### YOUR INSTRUCTIONS
Copy out every line of the entries below that contains the word "Return", and leave out all other lines.

-- BEGIN --

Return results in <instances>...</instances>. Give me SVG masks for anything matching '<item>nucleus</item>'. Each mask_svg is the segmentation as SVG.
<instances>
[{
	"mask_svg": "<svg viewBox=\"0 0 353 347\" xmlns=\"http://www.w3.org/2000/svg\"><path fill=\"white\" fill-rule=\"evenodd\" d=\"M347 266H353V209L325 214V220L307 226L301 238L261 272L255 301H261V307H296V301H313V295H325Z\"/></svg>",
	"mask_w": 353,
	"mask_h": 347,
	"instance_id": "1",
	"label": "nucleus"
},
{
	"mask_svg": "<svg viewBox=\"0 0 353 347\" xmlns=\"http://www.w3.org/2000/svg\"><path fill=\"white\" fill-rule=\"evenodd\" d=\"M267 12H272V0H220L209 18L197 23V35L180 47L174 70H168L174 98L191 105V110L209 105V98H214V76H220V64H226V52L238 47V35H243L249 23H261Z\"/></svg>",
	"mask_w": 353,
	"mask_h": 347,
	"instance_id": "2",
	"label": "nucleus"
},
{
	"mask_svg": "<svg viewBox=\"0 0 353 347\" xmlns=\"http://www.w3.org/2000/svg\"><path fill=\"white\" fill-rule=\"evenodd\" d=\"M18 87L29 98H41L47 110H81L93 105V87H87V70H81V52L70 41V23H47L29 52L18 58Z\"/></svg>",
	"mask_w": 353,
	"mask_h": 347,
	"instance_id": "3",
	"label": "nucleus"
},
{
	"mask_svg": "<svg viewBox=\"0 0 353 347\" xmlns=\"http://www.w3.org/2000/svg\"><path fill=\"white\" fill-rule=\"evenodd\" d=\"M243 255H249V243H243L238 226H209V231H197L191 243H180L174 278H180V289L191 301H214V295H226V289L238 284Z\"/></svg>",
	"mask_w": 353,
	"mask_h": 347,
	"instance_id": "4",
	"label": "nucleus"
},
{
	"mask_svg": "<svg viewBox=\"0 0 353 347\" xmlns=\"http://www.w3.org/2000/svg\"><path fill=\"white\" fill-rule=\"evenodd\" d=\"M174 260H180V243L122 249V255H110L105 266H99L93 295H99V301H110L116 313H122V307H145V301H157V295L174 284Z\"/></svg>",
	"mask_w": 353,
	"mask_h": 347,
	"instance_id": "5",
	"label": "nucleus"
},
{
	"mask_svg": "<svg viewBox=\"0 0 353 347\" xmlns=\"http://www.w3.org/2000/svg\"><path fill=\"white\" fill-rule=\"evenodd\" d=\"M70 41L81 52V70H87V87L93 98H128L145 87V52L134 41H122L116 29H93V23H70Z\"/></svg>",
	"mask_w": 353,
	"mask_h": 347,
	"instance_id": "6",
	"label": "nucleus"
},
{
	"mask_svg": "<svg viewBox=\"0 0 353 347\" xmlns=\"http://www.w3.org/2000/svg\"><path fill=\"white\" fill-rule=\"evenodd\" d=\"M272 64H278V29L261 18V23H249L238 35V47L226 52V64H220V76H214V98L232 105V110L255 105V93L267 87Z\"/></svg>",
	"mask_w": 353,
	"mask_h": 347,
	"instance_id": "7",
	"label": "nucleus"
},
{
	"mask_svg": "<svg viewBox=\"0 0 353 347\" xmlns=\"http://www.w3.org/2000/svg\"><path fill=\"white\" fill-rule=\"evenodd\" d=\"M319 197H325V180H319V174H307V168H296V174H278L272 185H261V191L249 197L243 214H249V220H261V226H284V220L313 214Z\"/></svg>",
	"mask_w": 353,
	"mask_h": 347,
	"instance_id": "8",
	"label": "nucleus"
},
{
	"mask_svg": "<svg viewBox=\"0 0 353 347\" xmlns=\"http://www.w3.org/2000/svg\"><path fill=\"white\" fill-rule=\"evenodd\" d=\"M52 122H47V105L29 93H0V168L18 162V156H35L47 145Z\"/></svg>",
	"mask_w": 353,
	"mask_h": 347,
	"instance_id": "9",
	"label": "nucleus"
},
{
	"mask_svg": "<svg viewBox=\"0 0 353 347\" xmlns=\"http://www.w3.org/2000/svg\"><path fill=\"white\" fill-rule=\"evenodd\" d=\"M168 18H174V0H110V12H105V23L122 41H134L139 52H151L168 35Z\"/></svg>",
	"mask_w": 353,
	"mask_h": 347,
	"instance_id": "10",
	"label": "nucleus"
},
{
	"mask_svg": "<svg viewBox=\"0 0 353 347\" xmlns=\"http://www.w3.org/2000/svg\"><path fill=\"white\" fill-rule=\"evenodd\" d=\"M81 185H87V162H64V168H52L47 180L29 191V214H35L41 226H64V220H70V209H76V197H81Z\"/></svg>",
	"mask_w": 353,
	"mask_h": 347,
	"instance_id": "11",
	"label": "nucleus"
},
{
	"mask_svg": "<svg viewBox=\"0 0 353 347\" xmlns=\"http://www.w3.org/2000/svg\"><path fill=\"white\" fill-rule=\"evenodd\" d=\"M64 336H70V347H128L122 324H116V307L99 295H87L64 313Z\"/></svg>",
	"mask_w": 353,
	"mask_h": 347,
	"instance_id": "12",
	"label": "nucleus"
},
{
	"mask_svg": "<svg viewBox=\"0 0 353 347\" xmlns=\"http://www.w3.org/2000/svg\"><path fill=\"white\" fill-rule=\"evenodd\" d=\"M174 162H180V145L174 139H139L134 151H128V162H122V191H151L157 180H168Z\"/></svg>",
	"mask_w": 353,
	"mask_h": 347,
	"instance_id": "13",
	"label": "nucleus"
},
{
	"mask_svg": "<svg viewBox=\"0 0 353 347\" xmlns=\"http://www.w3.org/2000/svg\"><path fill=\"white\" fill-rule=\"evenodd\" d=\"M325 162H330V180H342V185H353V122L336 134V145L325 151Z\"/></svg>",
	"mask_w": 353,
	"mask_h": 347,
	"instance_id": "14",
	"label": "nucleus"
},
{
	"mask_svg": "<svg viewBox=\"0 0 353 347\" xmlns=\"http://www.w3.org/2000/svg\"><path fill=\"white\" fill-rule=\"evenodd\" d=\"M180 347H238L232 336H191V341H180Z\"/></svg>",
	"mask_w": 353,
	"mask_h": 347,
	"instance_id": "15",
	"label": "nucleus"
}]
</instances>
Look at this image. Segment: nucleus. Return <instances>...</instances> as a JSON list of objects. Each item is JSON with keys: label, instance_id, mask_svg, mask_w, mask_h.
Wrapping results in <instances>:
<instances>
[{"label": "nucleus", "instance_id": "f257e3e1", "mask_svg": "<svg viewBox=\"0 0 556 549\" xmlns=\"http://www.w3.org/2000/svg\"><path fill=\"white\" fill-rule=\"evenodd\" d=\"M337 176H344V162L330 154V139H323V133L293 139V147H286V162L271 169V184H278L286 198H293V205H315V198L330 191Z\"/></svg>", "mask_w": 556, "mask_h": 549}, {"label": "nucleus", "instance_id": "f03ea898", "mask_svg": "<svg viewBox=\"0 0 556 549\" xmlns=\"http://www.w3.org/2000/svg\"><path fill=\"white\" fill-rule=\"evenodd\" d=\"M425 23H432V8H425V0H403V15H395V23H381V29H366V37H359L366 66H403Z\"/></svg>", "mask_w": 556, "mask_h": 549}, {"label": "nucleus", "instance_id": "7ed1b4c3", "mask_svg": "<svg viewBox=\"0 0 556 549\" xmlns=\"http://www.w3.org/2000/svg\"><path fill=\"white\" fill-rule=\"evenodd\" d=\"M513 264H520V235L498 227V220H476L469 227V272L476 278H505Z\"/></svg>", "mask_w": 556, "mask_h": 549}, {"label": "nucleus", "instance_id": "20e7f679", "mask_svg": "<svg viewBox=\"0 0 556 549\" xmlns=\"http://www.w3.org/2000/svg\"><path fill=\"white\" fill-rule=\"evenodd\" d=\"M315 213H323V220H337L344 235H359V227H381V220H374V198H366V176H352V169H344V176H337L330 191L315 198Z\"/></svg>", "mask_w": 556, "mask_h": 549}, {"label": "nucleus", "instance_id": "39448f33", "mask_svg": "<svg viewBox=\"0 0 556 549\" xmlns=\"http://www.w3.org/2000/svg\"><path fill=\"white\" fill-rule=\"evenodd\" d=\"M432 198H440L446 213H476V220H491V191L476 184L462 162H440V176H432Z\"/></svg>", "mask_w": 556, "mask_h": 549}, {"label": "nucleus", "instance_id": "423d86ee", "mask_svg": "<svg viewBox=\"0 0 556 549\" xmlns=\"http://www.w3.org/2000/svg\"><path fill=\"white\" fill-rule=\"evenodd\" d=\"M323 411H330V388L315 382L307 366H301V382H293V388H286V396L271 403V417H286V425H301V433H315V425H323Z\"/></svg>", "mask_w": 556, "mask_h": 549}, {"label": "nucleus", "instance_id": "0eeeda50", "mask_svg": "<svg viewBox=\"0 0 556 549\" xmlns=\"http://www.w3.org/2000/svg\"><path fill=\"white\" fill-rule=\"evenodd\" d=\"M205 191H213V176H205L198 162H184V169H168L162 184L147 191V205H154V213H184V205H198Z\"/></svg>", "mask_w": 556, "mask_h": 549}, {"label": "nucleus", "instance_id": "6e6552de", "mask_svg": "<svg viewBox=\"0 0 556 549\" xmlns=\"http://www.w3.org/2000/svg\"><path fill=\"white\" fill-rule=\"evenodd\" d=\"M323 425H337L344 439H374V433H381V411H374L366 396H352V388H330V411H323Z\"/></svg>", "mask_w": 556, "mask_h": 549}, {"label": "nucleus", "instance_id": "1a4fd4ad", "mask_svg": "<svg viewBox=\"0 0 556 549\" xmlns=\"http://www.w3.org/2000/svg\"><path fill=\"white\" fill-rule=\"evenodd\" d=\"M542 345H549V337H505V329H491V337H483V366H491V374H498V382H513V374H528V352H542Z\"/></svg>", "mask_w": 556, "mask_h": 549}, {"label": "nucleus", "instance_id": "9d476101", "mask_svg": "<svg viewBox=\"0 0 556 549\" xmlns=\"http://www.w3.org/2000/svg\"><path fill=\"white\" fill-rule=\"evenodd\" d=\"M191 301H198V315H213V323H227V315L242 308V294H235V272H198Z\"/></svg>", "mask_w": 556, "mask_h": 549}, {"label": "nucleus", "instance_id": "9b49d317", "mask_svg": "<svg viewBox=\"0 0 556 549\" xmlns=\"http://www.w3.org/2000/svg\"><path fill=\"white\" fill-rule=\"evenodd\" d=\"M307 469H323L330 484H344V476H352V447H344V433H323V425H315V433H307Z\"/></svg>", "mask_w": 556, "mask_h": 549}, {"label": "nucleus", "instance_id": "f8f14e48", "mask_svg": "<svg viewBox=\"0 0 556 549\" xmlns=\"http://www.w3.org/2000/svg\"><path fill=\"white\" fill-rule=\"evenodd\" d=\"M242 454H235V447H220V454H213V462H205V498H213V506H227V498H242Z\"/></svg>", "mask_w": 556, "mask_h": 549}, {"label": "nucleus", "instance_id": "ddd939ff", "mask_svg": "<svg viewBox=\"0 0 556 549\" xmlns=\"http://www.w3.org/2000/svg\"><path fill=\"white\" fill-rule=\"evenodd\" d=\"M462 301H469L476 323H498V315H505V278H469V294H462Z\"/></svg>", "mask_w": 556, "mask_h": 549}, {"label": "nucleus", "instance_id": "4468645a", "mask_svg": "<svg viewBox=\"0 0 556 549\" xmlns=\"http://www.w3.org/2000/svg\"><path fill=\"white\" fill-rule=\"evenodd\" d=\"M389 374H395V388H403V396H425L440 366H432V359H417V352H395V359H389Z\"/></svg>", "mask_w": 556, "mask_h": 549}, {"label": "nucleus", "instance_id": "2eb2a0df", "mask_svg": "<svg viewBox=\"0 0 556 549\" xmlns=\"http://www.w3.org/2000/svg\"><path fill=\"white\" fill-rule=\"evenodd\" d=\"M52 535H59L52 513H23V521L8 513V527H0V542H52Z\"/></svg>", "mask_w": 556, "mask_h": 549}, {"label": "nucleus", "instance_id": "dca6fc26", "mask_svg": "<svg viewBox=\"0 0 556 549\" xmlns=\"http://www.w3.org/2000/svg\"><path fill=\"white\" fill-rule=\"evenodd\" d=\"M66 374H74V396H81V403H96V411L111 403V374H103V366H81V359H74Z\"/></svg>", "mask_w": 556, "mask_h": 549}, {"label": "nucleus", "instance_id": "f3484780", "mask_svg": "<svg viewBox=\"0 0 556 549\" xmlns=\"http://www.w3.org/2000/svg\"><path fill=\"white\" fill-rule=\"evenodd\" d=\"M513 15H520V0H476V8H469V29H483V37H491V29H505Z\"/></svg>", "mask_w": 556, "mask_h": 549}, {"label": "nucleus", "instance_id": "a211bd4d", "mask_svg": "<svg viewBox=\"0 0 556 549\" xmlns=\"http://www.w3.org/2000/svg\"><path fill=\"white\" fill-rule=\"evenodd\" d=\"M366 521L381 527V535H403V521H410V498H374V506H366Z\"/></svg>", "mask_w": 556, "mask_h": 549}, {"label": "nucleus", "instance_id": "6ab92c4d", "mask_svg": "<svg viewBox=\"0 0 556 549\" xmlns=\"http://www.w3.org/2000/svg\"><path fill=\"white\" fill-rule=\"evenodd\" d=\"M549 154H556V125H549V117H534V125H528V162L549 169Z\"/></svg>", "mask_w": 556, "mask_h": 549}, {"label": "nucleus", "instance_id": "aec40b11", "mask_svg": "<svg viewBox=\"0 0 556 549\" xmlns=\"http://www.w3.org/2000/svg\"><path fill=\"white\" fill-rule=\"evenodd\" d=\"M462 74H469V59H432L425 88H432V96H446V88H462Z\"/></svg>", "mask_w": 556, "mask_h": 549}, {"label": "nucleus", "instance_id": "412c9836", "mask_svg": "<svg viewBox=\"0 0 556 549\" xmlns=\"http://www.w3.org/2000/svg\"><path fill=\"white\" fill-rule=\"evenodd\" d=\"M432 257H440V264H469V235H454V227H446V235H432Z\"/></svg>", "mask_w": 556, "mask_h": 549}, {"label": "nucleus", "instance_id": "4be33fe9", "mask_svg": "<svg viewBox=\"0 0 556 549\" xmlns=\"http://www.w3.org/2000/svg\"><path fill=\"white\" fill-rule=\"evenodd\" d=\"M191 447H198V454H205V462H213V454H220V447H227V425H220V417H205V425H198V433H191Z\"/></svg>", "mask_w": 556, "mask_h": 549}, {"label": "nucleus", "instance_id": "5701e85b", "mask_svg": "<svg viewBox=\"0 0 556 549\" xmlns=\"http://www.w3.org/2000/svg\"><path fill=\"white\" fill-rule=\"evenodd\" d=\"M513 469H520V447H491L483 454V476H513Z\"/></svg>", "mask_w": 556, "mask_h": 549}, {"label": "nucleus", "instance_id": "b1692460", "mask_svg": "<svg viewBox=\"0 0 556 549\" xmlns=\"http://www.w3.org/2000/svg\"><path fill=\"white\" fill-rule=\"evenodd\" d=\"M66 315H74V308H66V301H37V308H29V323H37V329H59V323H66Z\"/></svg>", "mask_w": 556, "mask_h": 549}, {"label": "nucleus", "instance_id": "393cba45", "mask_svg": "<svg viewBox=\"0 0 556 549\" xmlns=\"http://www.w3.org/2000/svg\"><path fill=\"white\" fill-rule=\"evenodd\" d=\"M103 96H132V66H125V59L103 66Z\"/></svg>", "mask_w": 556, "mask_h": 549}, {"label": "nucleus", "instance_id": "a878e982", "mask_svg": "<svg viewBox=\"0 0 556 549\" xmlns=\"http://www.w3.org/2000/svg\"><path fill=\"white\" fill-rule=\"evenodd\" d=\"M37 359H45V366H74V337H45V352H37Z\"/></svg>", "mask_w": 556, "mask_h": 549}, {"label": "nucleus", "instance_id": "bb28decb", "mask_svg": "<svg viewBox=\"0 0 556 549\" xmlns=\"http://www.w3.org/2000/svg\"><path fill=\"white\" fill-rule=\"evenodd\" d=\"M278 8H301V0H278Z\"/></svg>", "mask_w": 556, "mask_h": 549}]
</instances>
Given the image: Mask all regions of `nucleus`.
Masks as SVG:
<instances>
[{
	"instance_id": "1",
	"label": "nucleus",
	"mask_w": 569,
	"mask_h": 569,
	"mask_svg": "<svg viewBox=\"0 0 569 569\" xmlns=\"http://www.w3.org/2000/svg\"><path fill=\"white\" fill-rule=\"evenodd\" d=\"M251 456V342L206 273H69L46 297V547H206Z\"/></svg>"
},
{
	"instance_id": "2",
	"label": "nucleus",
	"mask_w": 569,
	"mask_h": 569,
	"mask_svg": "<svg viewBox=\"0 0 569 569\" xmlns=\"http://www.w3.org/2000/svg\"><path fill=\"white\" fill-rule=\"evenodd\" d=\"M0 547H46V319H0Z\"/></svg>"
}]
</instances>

-- END --

### SOLUTION TO THIS EXERCISE
Return results in <instances>...</instances>. Give me SVG masks for anything matching '<item>nucleus</item>'. Each mask_svg is the segmentation as SVG.
Look at this image. Segment: nucleus. Return <instances>...</instances> as a JSON list of objects. Each item is JSON with keys: label, instance_id, mask_svg, mask_w, mask_h.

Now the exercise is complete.